The request: Can you rewrite all of these rows with every "pool deck" switched to "pool terrace", changing nothing else and leaving out the pictures?

= = =

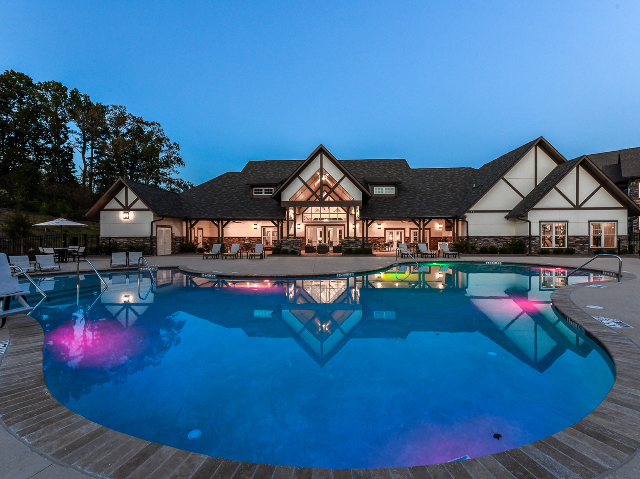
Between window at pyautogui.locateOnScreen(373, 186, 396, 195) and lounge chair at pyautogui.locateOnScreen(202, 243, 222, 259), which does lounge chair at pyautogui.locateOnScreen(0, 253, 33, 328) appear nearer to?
lounge chair at pyautogui.locateOnScreen(202, 243, 222, 259)

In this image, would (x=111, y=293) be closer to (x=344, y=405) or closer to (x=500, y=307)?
(x=344, y=405)

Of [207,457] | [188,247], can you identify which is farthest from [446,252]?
[188,247]

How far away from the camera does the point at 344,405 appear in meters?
3.51

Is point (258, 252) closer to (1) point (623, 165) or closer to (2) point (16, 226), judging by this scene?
(2) point (16, 226)

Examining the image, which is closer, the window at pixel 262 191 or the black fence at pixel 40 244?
the black fence at pixel 40 244

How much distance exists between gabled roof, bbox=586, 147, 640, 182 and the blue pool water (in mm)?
30747

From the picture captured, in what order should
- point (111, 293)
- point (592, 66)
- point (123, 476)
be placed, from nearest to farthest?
1. point (123, 476)
2. point (111, 293)
3. point (592, 66)

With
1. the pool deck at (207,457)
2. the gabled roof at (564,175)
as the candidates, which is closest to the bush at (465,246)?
the gabled roof at (564,175)

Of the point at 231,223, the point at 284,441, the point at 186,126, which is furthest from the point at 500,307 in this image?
the point at 186,126

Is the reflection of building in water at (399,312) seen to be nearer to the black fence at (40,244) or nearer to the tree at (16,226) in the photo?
the black fence at (40,244)

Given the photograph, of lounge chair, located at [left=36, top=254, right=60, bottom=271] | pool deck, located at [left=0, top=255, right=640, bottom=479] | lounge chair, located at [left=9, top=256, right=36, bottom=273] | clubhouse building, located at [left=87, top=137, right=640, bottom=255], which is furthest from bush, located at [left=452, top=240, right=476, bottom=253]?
lounge chair, located at [left=9, top=256, right=36, bottom=273]

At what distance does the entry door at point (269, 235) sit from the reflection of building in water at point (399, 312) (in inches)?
566

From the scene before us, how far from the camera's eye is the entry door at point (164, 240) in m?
22.6

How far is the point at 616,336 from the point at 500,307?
10.4 feet
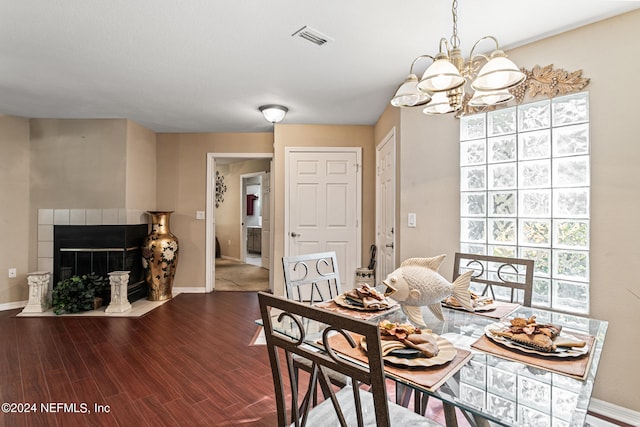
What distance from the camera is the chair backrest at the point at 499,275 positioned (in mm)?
1775

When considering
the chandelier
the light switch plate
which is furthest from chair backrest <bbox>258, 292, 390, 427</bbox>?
the light switch plate

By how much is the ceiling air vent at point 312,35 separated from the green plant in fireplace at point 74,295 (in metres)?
3.55

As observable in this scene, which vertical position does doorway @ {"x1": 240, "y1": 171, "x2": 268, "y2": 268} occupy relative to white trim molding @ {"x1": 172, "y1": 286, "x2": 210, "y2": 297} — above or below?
above

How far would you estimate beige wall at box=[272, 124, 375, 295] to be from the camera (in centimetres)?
417

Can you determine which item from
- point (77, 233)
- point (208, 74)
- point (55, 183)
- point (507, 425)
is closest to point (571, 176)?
point (507, 425)

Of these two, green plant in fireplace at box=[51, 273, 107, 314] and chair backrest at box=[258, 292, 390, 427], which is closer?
chair backrest at box=[258, 292, 390, 427]

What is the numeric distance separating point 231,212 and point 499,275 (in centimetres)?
647

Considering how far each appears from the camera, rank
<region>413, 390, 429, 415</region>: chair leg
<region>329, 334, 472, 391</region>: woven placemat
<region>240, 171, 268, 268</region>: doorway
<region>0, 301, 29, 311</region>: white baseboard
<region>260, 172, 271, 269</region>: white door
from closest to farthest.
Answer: <region>329, 334, 472, 391</region>: woven placemat
<region>413, 390, 429, 415</region>: chair leg
<region>0, 301, 29, 311</region>: white baseboard
<region>260, 172, 271, 269</region>: white door
<region>240, 171, 268, 268</region>: doorway

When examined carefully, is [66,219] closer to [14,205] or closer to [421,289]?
[14,205]

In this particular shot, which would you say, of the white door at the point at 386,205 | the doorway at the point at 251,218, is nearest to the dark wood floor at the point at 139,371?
the white door at the point at 386,205

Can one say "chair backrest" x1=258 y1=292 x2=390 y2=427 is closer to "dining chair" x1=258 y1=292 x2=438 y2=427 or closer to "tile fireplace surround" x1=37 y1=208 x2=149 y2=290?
"dining chair" x1=258 y1=292 x2=438 y2=427

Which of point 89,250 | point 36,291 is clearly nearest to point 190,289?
point 89,250

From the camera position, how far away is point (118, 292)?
3635 millimetres

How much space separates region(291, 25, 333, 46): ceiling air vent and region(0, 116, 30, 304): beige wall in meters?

= = =

Answer to this problem:
Between window at pyautogui.locateOnScreen(373, 186, 396, 195) and lounge chair at pyautogui.locateOnScreen(202, 243, 222, 259), which does lounge chair at pyautogui.locateOnScreen(0, 253, 33, 328) appear nearer to?
lounge chair at pyautogui.locateOnScreen(202, 243, 222, 259)

In this image, would (x=111, y=293) be closer to (x=344, y=405) or closer to (x=500, y=307)?
(x=344, y=405)

Of [207,457] | [188,247], can you identify which is farthest from [446,252]?
[188,247]

How far away from the camera does the point at 344,405 appear in meters?
3.51

Is point (258, 252) closer to (1) point (623, 165) or closer to (2) point (16, 226), judging by this scene?
(2) point (16, 226)

Examining the image, which is closer, the window at pixel 262 191 or the black fence at pixel 40 244?
the black fence at pixel 40 244

How much distance exists between gabled roof, bbox=586, 147, 640, 182 and the blue pool water (in mm)?
30747

From the picture captured, in what order should
- point (111, 293)
- point (592, 66)
- point (123, 476)
be placed, from nearest to farthest?
1. point (123, 476)
2. point (111, 293)
3. point (592, 66)

With
1. the pool terrace at (207,457)
2. the gabled roof at (564,175)
as the candidates, which is closest to the bush at (465,246)?
the gabled roof at (564,175)

Of the point at 231,223, the point at 284,441, the point at 186,126, which is furthest from the point at 500,307 in this image?
the point at 186,126

Is the reflection of building in water at (399,312) seen to be nearer to the black fence at (40,244) or nearer to the tree at (16,226) in the photo?
the black fence at (40,244)

Given the photograph, of lounge chair, located at [left=36, top=254, right=60, bottom=271] | pool terrace, located at [left=0, top=255, right=640, bottom=479] | lounge chair, located at [left=9, top=256, right=36, bottom=273] | clubhouse building, located at [left=87, top=137, right=640, bottom=255], which is furthest from bush, located at [left=452, top=240, right=476, bottom=253]?
lounge chair, located at [left=9, top=256, right=36, bottom=273]

At what distance does the entry door at point (269, 235) sit from the reflection of building in water at point (399, 312) (in inches)?
566

From the scene before us, how far from the camera's eye is the entry door at point (164, 240) in m?
22.6

How far is the point at 616,336 from the point at 500,307?
10.4 feet
What distance from the camera is the chair backrest at the point at 499,275 positioned (in mm)?
1775

When considering
the chandelier
the light switch plate
which is furthest from chair backrest <bbox>258, 292, 390, 427</bbox>?
the light switch plate

By how much is the ceiling air vent at point 312,35 separated from the green plant in fireplace at point 74,295 (in metres)?
3.55

As observable in this scene, which vertical position does doorway @ {"x1": 240, "y1": 171, "x2": 268, "y2": 268} occupy relative to white trim molding @ {"x1": 172, "y1": 286, "x2": 210, "y2": 297} — above or below?
above

How far would you estimate beige wall at box=[272, 124, 375, 295] to be from the camera (in centimetres)?
417

Can you determine which item from
- point (77, 233)
- point (208, 74)
- point (55, 183)
- point (507, 425)
is closest to point (571, 176)?
point (507, 425)

Of these two, green plant in fireplace at box=[51, 273, 107, 314] and chair backrest at box=[258, 292, 390, 427], which is closer?
chair backrest at box=[258, 292, 390, 427]

What is the numeric distance separating point 231,212 and point 499,275 (in centimetres)?
647

Considering how far each appears from the camera, rank
<region>413, 390, 429, 415</region>: chair leg
<region>329, 334, 472, 391</region>: woven placemat
<region>240, 171, 268, 268</region>: doorway
<region>0, 301, 29, 311</region>: white baseboard
<region>260, 172, 271, 269</region>: white door
from closest to farthest.
Answer: <region>329, 334, 472, 391</region>: woven placemat
<region>413, 390, 429, 415</region>: chair leg
<region>0, 301, 29, 311</region>: white baseboard
<region>260, 172, 271, 269</region>: white door
<region>240, 171, 268, 268</region>: doorway

When examined carefully, is [66,219] closer to [14,205] or closer to [421,289]?
[14,205]

In this particular shot, which would you say, of the white door at the point at 386,205 | the doorway at the point at 251,218, is nearest to the dark wood floor at the point at 139,371?
the white door at the point at 386,205

Can one say "chair backrest" x1=258 y1=292 x2=390 y2=427 is closer to "dining chair" x1=258 y1=292 x2=438 y2=427 or closer to "tile fireplace surround" x1=37 y1=208 x2=149 y2=290?
"dining chair" x1=258 y1=292 x2=438 y2=427

Which of point 89,250 | point 36,291 is clearly nearest to point 190,289?
point 89,250

From the camera position, how far away is point (118, 292)?
3635 millimetres

How much space separates region(291, 25, 333, 46): ceiling air vent and region(0, 116, 30, 304): beige wall in meters?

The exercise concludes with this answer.